My dad passed away in 2005, and I don’t think I’ve had an egg since without thinking about how much he relished his morning routine.  It started very early – somewhere between 5 and 6 am every day – and went on for hours.  It involved way more than food, too. 

He read the newspapers from cover to cover, and back then when I lived at home, there were at least 3 delivered to our house daily:  The Philadelphia Inquirer, the Bulletin (which I think was an evening paper) and the Daily News.  These dailies were in addition to a bunch of other weeklies, such as The Philadelphia Tribune, the Jewish Exponent, the Northeast Times, and many more.  While reading, he always had KYW blasting in the background, often accompanied by long bouts of static, which never seemed to faze him (yet clearly irked me, as I can still feel my twinge of annoyance some 35 years later).

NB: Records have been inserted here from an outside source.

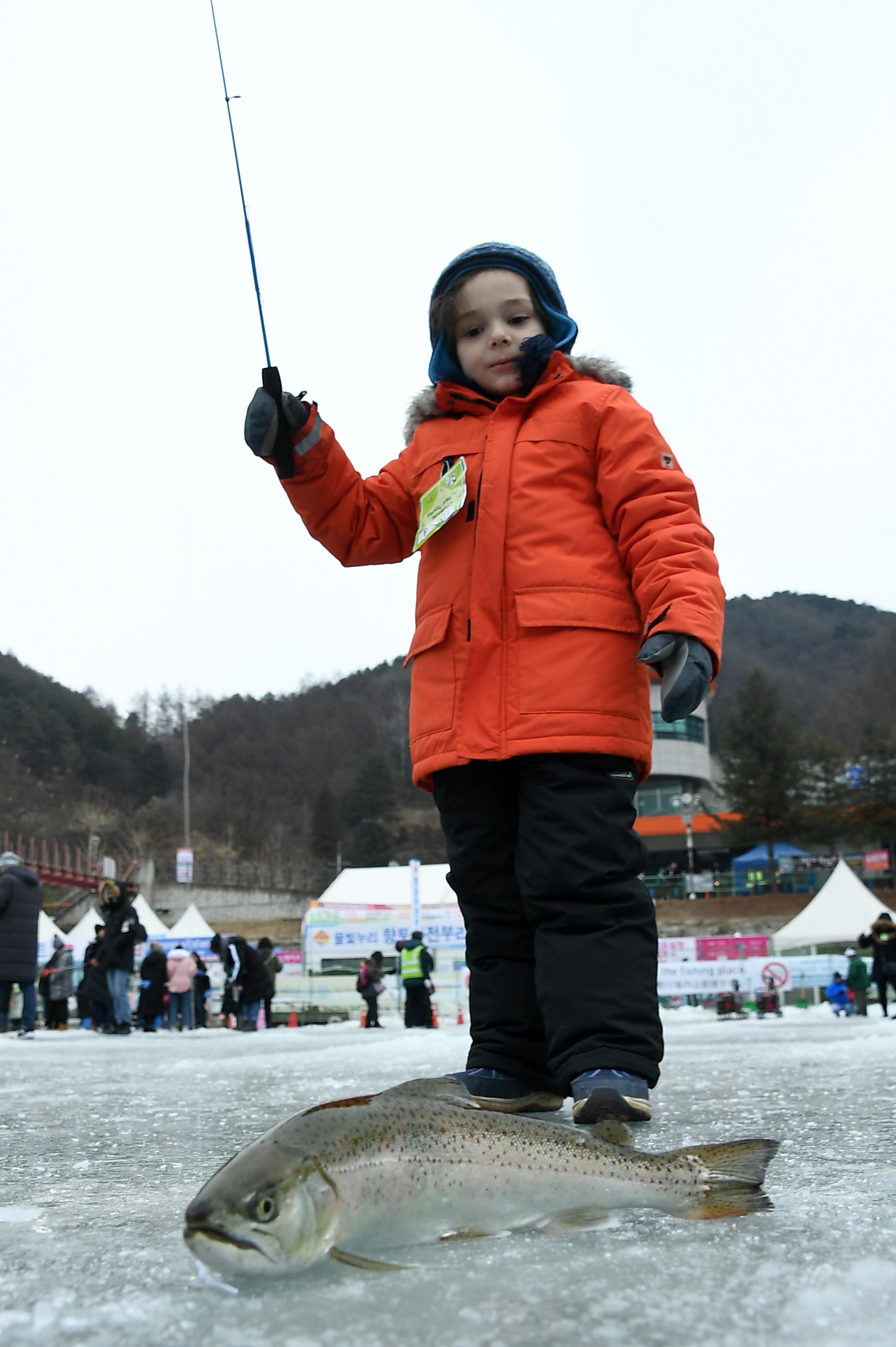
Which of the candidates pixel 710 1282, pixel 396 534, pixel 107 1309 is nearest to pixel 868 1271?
pixel 710 1282

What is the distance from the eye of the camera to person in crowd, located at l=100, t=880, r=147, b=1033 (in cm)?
1061

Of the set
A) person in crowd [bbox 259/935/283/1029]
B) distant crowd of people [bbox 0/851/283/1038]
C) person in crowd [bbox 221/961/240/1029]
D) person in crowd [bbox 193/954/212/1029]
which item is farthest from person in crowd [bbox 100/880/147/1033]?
person in crowd [bbox 259/935/283/1029]

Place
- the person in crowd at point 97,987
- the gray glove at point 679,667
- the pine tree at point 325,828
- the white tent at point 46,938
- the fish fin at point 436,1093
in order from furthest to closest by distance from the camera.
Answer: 1. the pine tree at point 325,828
2. the white tent at point 46,938
3. the person in crowd at point 97,987
4. the gray glove at point 679,667
5. the fish fin at point 436,1093

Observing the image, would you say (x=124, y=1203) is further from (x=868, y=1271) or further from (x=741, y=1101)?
(x=741, y=1101)

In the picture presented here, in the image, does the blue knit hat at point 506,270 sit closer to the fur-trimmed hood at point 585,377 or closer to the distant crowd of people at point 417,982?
the fur-trimmed hood at point 585,377

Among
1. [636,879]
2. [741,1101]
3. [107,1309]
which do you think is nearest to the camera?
[107,1309]

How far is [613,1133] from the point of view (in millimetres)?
1136

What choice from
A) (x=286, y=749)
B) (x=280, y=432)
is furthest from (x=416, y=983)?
(x=286, y=749)

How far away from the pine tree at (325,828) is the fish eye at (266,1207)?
216 ft

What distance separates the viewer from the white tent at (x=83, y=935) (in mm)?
22062

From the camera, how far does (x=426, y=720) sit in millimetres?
2061

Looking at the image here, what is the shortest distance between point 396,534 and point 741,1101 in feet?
4.67

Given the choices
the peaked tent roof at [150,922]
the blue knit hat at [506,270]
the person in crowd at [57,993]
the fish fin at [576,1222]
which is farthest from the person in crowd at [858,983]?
the peaked tent roof at [150,922]

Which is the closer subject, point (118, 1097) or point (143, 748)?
point (118, 1097)
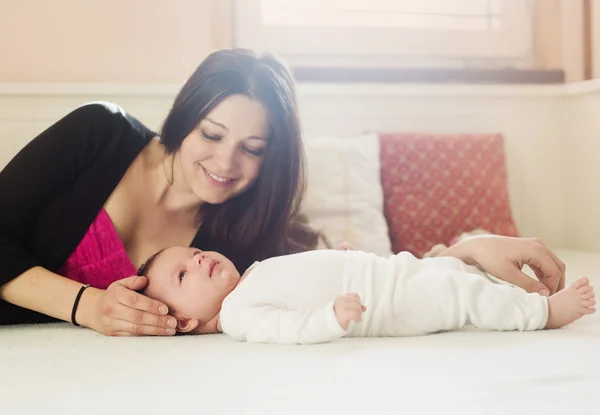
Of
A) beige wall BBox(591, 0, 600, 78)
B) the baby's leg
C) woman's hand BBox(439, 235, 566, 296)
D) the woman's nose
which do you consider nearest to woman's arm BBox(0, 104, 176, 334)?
the woman's nose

My senses were on high alert from so many competing sights, sounds and smells in the kitchen, up to about 9 or 10 am. each and every morning.   My dad would bounce around from station to station in his robe and slippers, starting with making freshly-squeezed orange juice for my mom as well as her personal favorite, soft boiled eggs (yuck), which he too might have, or not.  Sometimes he would add bacon to the menu, which was as crispy as it could be without disintegrating, the darkest toast possible, freshly-brewed coffee and always his staples:  a bowl of Corn Flakes, oatmeal and/or Cream of Wheat, and Tang. 

Of the 4 Cohen siblings, I’m the only one who hasn’t followed in my dad’s footsteps by entering the political world, but I’d bet I’m the only one who has been able to come close to bringing this particular legacy of his back to life.

For that, I thank my husband, who started as a most devoted student and has nearly perfected this dish with the purchase of a cast iron skillet and, most importantly, determination to make me the best Dave Cohen eggs he can make.


And when he slides them on to my plate, I am in heaven.